## SHORT EXERCISE
Locate the line that contains "Looking at the positions". Copy it and every following line through the end of the records, exactly, and include nothing else.

## RECORDS SHOWN
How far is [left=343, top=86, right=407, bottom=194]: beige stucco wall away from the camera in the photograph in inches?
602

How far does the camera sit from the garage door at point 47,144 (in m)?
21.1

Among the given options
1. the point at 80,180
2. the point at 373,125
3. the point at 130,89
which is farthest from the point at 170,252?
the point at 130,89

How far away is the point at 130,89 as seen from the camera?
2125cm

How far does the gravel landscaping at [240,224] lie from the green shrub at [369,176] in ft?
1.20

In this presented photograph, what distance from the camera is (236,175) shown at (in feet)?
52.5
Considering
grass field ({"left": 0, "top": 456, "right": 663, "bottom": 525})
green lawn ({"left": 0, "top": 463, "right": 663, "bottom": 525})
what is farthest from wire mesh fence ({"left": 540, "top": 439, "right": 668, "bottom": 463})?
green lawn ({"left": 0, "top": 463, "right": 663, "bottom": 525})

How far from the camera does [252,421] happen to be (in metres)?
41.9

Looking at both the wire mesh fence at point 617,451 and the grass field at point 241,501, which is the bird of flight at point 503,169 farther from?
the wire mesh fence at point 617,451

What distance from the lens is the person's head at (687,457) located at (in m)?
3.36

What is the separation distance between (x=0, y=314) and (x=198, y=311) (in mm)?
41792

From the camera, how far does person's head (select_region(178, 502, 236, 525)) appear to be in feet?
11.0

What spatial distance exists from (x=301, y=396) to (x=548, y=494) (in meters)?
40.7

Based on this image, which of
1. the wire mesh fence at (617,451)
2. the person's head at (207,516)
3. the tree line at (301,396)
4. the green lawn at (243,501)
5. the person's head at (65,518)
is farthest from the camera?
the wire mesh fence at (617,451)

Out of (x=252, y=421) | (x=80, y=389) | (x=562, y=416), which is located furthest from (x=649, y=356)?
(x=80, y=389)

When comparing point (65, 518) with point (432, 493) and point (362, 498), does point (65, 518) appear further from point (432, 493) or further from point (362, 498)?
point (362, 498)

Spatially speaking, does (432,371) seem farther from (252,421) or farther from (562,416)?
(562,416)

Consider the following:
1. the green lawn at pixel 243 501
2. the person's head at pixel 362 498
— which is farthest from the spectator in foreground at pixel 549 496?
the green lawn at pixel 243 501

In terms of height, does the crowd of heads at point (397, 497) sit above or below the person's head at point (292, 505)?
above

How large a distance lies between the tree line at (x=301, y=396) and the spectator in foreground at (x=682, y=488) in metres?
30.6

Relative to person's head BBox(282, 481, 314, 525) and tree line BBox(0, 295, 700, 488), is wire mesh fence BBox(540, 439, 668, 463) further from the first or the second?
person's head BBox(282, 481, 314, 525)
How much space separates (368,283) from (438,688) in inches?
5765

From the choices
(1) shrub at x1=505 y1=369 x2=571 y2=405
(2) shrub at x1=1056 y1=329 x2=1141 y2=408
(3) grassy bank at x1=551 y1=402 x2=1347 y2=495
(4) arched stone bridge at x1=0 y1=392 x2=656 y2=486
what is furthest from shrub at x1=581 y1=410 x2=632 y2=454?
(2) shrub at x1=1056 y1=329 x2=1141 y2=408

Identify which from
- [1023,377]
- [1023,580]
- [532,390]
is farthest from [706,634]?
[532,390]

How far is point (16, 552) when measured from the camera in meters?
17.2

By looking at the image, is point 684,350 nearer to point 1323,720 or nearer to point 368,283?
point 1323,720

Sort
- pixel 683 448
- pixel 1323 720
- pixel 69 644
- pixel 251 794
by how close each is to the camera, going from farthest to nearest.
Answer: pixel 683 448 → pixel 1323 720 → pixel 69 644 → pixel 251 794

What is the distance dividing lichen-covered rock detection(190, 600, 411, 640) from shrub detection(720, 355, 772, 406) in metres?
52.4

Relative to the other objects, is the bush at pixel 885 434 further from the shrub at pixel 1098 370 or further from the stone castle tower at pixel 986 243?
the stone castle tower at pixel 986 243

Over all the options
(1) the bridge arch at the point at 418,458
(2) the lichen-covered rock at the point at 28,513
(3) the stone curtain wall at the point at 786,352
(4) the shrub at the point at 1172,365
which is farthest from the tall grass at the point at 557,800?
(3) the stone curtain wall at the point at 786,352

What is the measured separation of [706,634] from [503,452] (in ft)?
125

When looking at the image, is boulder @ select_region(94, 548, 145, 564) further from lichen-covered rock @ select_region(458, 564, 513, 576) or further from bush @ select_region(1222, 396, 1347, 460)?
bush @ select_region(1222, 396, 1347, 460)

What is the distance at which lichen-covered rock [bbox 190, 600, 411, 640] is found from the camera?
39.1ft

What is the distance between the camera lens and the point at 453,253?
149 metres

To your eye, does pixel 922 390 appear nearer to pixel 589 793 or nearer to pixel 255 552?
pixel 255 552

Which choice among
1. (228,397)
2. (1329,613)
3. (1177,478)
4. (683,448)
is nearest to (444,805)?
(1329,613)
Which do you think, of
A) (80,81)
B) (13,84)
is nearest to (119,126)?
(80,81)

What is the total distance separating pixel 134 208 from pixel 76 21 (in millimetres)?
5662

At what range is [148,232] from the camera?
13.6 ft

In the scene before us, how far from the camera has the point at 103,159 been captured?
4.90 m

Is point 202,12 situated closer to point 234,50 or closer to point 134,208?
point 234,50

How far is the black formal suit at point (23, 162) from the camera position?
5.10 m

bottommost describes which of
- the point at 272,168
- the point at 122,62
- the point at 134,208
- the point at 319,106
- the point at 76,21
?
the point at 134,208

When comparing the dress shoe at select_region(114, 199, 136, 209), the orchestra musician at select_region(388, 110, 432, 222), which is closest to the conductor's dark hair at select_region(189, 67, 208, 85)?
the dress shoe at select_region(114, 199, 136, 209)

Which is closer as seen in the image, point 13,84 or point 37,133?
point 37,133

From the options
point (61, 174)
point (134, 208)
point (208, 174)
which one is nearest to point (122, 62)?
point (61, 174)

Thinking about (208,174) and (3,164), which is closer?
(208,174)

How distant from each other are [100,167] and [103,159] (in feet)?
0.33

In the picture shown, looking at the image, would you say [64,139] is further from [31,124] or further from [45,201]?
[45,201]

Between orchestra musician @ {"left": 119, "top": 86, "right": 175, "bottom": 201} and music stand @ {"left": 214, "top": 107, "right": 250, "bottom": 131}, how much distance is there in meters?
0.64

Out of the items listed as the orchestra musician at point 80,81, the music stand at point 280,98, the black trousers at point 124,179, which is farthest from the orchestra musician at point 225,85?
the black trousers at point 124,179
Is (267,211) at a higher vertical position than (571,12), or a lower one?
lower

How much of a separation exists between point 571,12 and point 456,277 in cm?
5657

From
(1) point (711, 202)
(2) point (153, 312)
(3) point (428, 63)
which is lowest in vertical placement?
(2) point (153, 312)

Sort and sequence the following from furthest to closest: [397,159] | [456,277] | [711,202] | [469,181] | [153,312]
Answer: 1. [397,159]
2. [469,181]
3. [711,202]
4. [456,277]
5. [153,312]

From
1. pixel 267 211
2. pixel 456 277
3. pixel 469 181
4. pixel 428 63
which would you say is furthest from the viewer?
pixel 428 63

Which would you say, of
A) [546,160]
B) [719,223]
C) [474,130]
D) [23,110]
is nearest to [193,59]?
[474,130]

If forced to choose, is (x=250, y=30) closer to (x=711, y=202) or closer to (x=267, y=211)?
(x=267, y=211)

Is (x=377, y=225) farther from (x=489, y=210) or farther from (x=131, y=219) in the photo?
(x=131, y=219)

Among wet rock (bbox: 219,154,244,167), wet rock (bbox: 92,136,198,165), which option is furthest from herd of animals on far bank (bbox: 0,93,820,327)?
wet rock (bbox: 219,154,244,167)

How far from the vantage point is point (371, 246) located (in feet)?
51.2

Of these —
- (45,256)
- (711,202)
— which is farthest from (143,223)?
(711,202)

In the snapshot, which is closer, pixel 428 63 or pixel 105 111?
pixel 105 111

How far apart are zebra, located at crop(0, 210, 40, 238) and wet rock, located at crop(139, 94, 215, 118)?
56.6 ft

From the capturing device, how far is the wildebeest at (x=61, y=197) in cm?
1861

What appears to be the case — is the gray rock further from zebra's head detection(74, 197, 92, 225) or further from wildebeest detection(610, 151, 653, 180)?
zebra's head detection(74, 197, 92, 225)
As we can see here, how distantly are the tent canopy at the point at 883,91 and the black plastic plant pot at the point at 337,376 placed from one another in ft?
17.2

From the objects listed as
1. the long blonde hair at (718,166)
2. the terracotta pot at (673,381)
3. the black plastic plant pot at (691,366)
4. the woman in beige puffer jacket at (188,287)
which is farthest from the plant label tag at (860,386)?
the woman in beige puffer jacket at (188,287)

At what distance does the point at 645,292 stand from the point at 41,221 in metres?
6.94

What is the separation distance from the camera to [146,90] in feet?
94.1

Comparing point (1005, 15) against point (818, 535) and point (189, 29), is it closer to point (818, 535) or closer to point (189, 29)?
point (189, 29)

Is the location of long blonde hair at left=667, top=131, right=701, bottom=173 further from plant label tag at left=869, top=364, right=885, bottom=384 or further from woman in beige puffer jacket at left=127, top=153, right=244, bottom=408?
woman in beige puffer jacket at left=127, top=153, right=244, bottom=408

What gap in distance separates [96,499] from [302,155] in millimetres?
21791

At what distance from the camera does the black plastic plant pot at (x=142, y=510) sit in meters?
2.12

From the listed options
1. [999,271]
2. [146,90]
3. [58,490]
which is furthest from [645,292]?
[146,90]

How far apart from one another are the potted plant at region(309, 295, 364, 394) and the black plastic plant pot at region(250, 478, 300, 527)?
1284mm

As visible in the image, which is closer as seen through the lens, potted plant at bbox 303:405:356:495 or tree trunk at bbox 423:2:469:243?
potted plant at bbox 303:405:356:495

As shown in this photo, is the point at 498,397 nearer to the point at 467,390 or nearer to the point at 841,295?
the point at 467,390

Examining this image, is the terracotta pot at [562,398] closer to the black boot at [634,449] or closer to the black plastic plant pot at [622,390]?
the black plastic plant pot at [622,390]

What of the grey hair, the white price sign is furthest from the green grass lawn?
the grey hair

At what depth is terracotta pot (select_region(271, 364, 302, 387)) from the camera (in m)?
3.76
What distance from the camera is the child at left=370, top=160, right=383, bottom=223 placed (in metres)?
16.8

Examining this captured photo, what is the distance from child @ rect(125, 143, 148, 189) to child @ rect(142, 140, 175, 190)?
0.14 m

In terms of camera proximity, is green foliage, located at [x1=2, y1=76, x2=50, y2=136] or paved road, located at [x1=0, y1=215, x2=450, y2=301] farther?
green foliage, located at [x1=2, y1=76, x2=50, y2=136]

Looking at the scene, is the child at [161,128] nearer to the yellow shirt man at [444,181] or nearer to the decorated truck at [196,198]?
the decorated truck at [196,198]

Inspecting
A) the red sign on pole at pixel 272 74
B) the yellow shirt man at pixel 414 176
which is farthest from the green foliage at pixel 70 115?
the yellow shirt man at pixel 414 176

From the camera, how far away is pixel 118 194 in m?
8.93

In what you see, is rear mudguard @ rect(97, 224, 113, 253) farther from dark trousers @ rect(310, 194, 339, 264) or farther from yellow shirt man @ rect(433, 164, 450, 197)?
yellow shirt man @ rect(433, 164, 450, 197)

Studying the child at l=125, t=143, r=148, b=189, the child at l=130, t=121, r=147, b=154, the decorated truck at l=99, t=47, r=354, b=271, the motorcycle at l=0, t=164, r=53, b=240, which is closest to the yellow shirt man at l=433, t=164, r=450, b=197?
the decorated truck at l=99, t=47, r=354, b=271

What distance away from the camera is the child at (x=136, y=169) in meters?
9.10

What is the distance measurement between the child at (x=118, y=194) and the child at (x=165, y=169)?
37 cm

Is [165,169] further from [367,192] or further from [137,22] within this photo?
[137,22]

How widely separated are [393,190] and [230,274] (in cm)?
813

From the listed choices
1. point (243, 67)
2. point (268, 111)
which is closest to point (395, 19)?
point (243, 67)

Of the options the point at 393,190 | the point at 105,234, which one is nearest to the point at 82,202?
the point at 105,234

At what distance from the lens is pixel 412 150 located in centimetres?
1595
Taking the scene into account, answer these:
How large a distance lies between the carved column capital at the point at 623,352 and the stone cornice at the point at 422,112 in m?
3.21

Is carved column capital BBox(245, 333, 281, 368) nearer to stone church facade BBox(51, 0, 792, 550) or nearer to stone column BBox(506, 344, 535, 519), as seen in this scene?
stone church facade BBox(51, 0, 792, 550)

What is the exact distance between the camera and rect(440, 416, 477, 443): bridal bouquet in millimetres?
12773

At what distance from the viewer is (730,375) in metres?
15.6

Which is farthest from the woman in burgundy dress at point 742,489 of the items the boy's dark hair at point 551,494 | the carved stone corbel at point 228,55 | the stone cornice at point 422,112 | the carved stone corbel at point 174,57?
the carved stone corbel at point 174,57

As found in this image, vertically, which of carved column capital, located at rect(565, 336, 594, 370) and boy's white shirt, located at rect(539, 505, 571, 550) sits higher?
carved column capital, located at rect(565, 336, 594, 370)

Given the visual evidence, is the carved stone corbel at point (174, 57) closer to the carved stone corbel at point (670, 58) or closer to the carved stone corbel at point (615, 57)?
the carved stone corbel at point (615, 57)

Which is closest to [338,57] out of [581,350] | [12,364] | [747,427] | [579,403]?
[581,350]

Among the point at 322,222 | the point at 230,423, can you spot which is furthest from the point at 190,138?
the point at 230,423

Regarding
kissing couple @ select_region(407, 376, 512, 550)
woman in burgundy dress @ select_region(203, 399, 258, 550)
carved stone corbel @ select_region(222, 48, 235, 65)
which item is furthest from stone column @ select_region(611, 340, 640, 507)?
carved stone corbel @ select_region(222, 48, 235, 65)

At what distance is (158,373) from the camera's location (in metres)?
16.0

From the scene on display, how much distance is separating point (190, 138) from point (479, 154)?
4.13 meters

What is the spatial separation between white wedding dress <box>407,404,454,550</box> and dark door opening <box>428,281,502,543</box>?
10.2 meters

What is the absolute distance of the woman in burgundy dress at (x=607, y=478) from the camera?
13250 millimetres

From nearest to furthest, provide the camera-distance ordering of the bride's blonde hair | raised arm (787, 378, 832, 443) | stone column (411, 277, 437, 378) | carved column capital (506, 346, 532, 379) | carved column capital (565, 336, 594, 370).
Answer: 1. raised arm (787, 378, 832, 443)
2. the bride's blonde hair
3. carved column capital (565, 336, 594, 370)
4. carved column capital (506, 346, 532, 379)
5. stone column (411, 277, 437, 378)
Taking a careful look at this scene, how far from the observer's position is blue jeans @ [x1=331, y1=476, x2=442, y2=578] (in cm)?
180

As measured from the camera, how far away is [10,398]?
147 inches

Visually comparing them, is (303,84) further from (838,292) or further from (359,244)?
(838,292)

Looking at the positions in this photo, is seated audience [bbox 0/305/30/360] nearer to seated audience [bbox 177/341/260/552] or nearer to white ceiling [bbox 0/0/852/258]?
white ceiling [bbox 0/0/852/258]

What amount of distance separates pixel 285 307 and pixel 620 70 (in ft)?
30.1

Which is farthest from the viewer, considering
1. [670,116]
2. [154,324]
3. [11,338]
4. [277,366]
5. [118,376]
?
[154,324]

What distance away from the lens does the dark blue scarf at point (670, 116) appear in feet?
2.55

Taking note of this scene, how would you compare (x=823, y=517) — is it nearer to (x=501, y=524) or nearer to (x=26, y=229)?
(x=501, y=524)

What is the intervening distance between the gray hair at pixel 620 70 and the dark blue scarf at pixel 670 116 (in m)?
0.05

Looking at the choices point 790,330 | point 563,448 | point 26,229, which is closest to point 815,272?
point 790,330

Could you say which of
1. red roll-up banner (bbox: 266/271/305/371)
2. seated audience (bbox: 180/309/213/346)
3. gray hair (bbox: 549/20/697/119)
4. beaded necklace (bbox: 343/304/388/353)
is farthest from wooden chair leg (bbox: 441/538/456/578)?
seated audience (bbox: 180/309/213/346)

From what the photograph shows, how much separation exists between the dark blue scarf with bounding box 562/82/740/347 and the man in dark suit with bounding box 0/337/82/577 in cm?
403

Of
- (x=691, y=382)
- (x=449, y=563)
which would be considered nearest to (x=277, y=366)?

## ANSWER TO THIS TASK
Looking at the positions in this photo, is seated audience [bbox 0/305/30/360] nearer to seated audience [bbox 177/341/260/552] or nearer to white ceiling [bbox 0/0/852/258]?
white ceiling [bbox 0/0/852/258]

What amount of distance separates pixel 285 307 and pixel 620 70 (in ft)?
30.1

Which is farthest from the viewer, considering
1. [670,116]
2. [154,324]
3. [11,338]
4. [277,366]
5. [118,376]
?
[154,324]

What distance away from the lens does the dark blue scarf at point (670, 116) appear in feet?
2.55

Taking note of this scene, how would you compare (x=823, y=517) — is it nearer to (x=501, y=524) or nearer to (x=26, y=229)?
(x=501, y=524)

What is the intervening distance between the gray hair at pixel 620 70 and the dark blue scarf at pixel 670 116 (in m)?
0.05

Looking at the choices point 790,330 | point 563,448 | point 26,229, which is closest to point 815,272?
point 790,330

Could you say which of
1. red roll-up banner (bbox: 266/271/305/371)
2. seated audience (bbox: 180/309/213/346)
3. gray hair (bbox: 549/20/697/119)
4. beaded necklace (bbox: 343/304/388/353)
is farthest from wooden chair leg (bbox: 441/538/456/578)?
seated audience (bbox: 180/309/213/346)

From what the photograph shows, how much separation exists between the dark blue scarf with bounding box 562/82/740/347 and the man in dark suit with bounding box 0/337/82/577 in cm?
403

Of
- (x=691, y=382)
- (x=449, y=563)
which would be considered nearest to (x=277, y=366)?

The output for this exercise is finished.